→ Activity
Which distinct years does the Washington College text below mention, listed in the order each first appears?

→ Text excerpt
****************************************

Washington College is a private liberal arts college in Chestertown, Maryland, which is on the Eastern Shore of Maryland. The college was founded in 1782 by William Smith, but is the successor institution to the earlier Kent County Free School, which was founded in 1732. From the college's founding until 1922 the executive officer of the college was known as the principal of the college; subsequently, the executive officer is the president of the college. While the title changed, the office is considered to be the same and officeholders who were referred to as principals by their contemporaries are now referred to as presidents. Before the title change in 1922, the president of Washington College was the president of the Board of Visitors and Governors; since 1922, that position is the chair of the Board of Visitors and Governors.

The president of Washington College is appointed by the Board of Visitors and Governors and serves at the pleasure of the board. They are the chief executive officer and chief spokesperson of the college. As a part of their role, they are a voting member of the college's faculty and ex officio  member of the Board of Visitors and Governors. There is no fixed compensation or pay scale for the position; each president negotiates a contract independently with the board. As a part of the position's compensation, the President of Washington College is given access to the Hynson-Ringgold House, which has been the official residence of the Washington College president since 1944.

****************************************

→ Exercise data
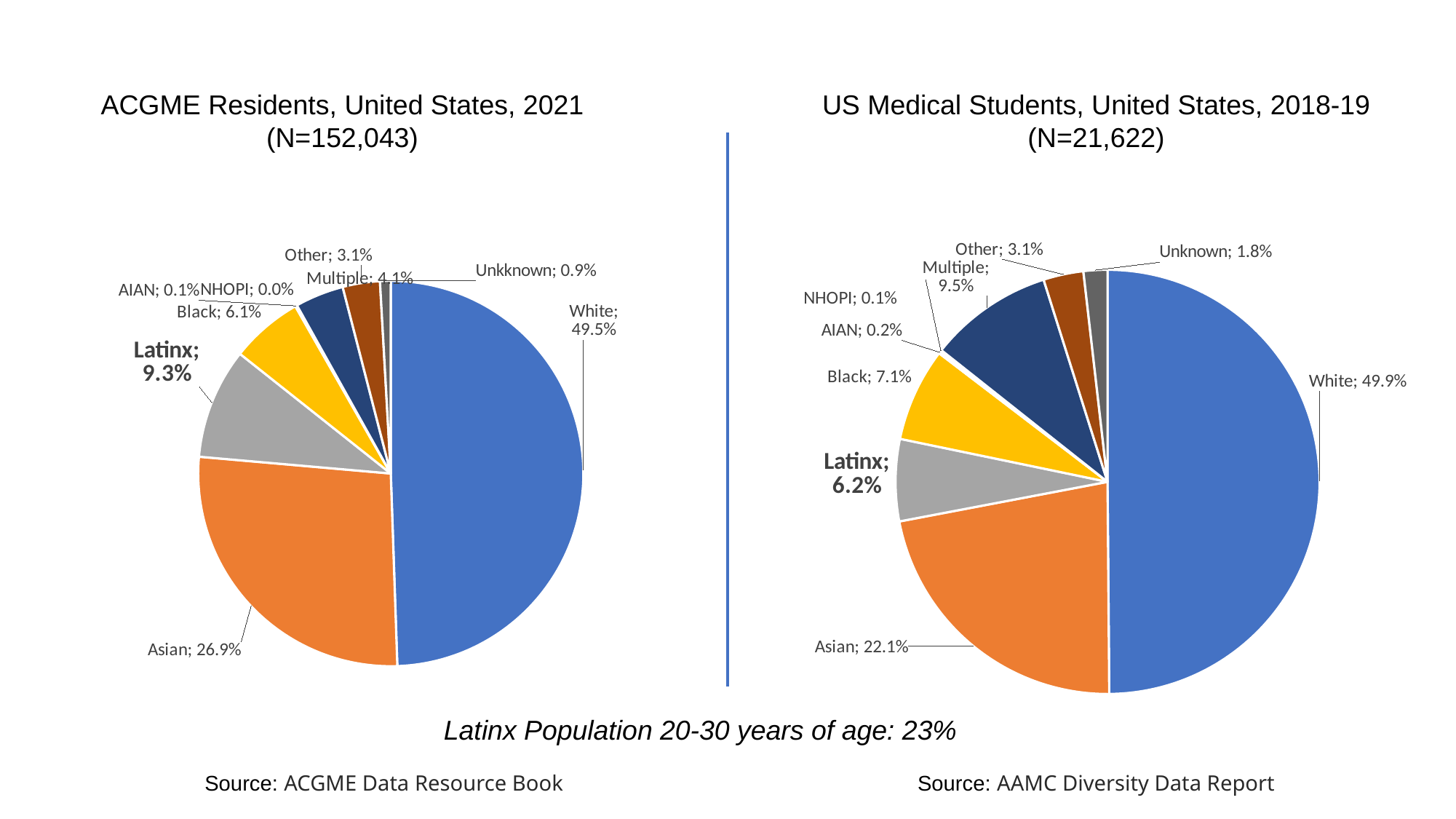
In the ACGME Residents, United States, 2021 chart, what is the difference between the White and Asian shares? 22.6% In the US Medical Students, United States, 2018-19 chart, what percentage is Latinx? 6.2% In the ACGME Residents, United States, 2021 chart, which category has the largest share? White What kind of chart is the US Medical Students, United States, 2018-19 chart? Pie chart In the US Medical Students, United States, 2018-19 chart, which category has the smallest share? NHOPI In the US Medical Students, United States, 2018-19 chart, what percentage is Multiple? 9.5% In the US Medical Students, United States, 2018-19 chart, which is larger, Black or Latinx? Black In the ACGME Residents, United States, 2021 chart, what percentage is Asian? 26.9% What is the source cited for the US Medical Students, United States, 2018-19 chart? AAMC Diversity Data Report In the ACGME Residents, United States, 2021 chart, what percentage is Latinx? 9.3% How many categories are shown in the ACGME Residents, United States, 2021 chart? 9 What is the difference between the Latinx share in the ACGME Residents, United States, 2021 chart and the Latinx share in the US Medical Students, United States, 2018-19 chart? 3.1%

****************************************

→ Exercise result
1782, 1732, 1922, 1944